> _CONSIGNE 1_: Rassemblez toutes les lignes des enregistrements où figure le mot « nearer ».

> _EXTRAIT DU TEXTE_:
===

Il deviendra un des pontes d'une société internationale d'informatique, avant de prendre sa retraite et de remplacer un Ron Asheton décédé au sein des Stooges reformés pour le bonheur de tous les fans. Fier et confiant, il entreprit également en 2010 de remixer Kill City, comme le fit Iggy Pop avec Raw Power afin de le débarrasser de la production nasillarde de Bowie pour lui redonner les testicules initiaux.

Ce qu'à fait Williamson avec Kill City tient du miracle : il a transfiguré cet album de démos bancales pour en révéler la vraie force. Certains pisse-froids lui reprocheront sa déformation, je fais partie de ceux qui applaudissent. Williamson a fait de Kill City un vrai grand album, sans doute ce qui aurait pu être le quatrième des Stooges, mais pas que. En tout cas, Iggy Pop en fut assez fier pour en déterrer la chanson éponyme pour la tournée des Stooges de 2010-2011.

===

> _DONNÉES EXTRAITES_:
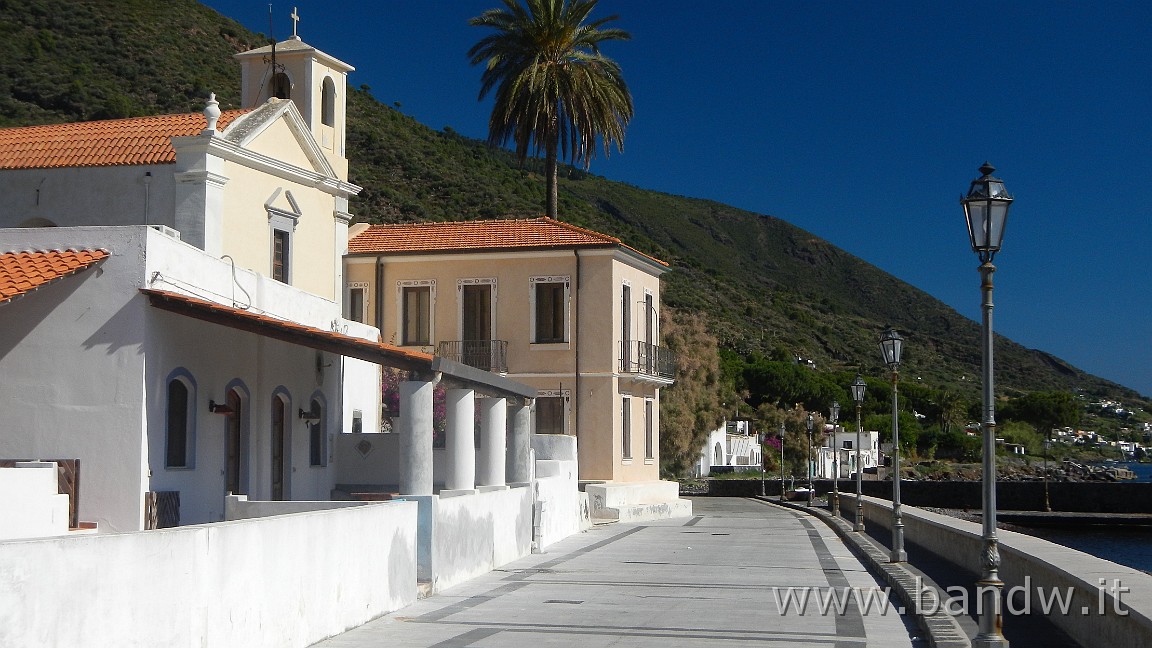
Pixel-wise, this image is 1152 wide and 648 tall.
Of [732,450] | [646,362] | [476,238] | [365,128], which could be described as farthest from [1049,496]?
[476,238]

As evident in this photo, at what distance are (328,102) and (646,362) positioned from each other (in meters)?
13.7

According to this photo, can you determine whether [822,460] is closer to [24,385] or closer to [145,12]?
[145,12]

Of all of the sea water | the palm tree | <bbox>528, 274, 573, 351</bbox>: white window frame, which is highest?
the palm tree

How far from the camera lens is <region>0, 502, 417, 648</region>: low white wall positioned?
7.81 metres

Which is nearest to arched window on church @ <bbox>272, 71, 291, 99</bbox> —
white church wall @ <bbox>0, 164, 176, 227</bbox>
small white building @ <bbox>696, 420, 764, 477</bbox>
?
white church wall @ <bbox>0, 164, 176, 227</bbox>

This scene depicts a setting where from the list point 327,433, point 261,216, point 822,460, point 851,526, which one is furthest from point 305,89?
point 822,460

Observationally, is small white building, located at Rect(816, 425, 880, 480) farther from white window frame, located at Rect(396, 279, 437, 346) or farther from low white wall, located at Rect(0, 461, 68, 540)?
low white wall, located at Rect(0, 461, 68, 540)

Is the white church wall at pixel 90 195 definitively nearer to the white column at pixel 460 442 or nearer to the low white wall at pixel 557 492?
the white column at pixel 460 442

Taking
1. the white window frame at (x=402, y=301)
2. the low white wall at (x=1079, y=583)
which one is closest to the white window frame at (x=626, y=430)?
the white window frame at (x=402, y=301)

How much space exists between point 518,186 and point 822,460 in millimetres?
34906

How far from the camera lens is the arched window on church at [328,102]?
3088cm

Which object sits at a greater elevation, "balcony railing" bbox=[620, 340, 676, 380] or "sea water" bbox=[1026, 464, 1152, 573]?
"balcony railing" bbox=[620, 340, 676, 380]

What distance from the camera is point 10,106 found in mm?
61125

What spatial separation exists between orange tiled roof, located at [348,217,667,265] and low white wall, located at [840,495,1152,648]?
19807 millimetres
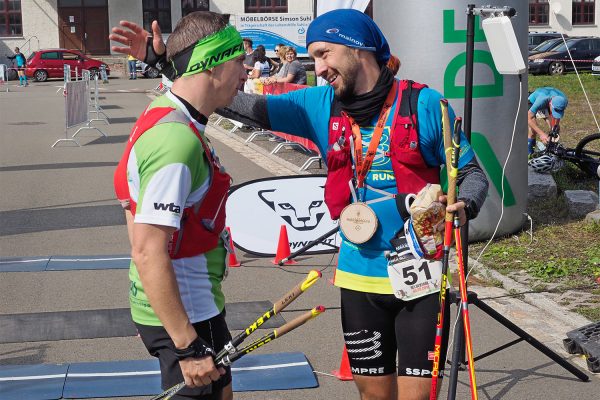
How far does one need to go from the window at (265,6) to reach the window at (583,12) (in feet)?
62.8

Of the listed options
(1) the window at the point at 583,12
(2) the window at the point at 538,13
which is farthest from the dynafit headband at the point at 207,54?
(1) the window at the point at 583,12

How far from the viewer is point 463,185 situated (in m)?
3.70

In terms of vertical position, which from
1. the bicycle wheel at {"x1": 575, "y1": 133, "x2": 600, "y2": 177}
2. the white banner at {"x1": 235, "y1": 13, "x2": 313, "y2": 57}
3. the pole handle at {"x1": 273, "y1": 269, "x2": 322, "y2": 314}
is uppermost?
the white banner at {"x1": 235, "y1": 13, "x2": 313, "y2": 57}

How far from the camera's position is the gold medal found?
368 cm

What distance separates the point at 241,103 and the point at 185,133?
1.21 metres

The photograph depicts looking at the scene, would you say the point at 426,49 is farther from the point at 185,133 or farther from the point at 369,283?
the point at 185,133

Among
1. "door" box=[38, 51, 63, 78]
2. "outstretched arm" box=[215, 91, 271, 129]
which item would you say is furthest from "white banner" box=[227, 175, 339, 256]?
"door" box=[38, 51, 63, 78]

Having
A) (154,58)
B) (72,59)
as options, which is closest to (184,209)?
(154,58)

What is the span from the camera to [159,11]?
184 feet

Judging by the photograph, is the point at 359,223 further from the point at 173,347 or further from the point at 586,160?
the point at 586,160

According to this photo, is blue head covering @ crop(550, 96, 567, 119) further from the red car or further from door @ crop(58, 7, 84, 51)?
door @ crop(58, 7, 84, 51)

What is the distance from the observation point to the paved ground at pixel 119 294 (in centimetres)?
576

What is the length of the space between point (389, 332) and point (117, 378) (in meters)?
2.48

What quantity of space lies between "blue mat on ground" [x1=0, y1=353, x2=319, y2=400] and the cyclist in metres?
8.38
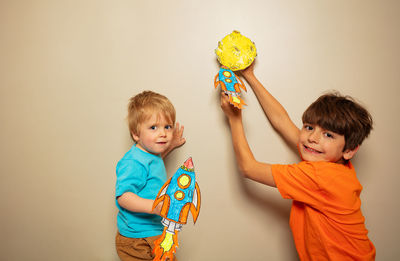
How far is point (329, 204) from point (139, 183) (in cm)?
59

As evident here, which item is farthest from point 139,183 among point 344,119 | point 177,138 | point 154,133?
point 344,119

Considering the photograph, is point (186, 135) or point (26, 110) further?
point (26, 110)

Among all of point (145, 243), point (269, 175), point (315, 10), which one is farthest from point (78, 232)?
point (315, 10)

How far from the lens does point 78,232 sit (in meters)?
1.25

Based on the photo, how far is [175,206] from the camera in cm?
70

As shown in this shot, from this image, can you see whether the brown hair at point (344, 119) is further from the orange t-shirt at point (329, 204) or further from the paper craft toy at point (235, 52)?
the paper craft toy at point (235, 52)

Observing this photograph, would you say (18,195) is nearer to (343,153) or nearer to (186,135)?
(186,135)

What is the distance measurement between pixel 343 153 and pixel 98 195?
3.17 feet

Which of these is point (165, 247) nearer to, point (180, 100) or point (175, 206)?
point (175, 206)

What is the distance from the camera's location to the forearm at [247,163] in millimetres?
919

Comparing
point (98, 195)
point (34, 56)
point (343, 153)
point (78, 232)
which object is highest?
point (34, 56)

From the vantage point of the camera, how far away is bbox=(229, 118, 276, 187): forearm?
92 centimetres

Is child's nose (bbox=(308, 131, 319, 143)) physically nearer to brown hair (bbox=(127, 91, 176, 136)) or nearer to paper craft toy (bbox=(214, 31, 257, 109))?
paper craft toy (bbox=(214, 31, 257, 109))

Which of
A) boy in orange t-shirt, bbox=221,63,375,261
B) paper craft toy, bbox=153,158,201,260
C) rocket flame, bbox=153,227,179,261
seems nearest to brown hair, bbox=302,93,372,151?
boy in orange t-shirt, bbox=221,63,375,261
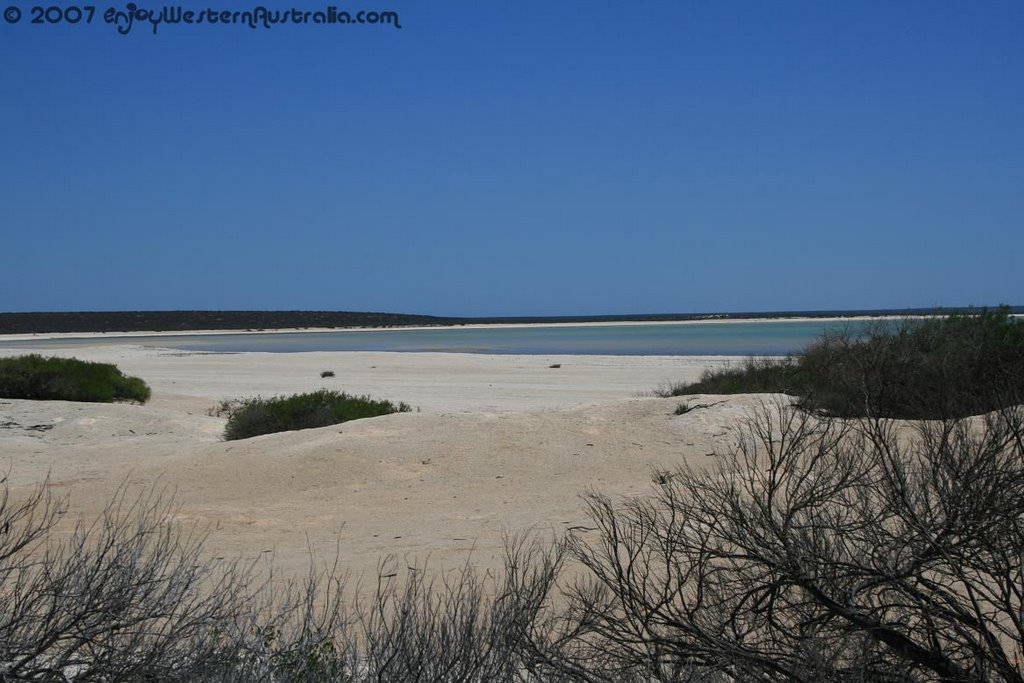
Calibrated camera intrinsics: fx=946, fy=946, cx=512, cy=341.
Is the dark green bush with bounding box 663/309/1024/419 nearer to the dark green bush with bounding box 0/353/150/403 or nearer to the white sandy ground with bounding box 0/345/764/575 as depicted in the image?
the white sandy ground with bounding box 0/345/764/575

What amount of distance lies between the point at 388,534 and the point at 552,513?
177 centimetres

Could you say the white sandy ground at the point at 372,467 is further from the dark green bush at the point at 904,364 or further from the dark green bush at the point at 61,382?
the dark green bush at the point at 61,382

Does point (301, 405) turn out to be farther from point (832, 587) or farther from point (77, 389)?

===

> _CONSIGNE 2_:
Répondez à ces questions d'après l'extrait sur Kill City :
(a) En quelle année Williamson a-t-il entrepris de remixer Kill City ?
(b) Quel album Iggy Pop a-t-il remixé ?
(c) Pour quelle tournée Iggy Pop a-t-il ressorti la chanson éponyme ?

> _RÉPONSE 1_:
Is the white church wall at pixel 90 195 definitively nearer to the white column at pixel 460 442 or nearer to the low white wall at pixel 557 492?
Observing this photograph, would you say (18,195) is nearer to (343,153) or nearer to (186,135)?
Which of these is point (165, 247) nearer to, point (180, 100) or point (175, 206)?
Is child's nose (bbox=(308, 131, 319, 143)) physically nearer to brown hair (bbox=(127, 91, 176, 136)) or nearer to paper craft toy (bbox=(214, 31, 257, 109))?
Is the dark green bush with bounding box 663/309/1024/419 nearer to the dark green bush with bounding box 0/353/150/403 or nearer to the white sandy ground with bounding box 0/345/764/575 as depicted in the image?

> _RÉPONSE 2_:
(a) En 2010.
(b) Raw Power.
(c) La tournée des Stooges de 2010-2011.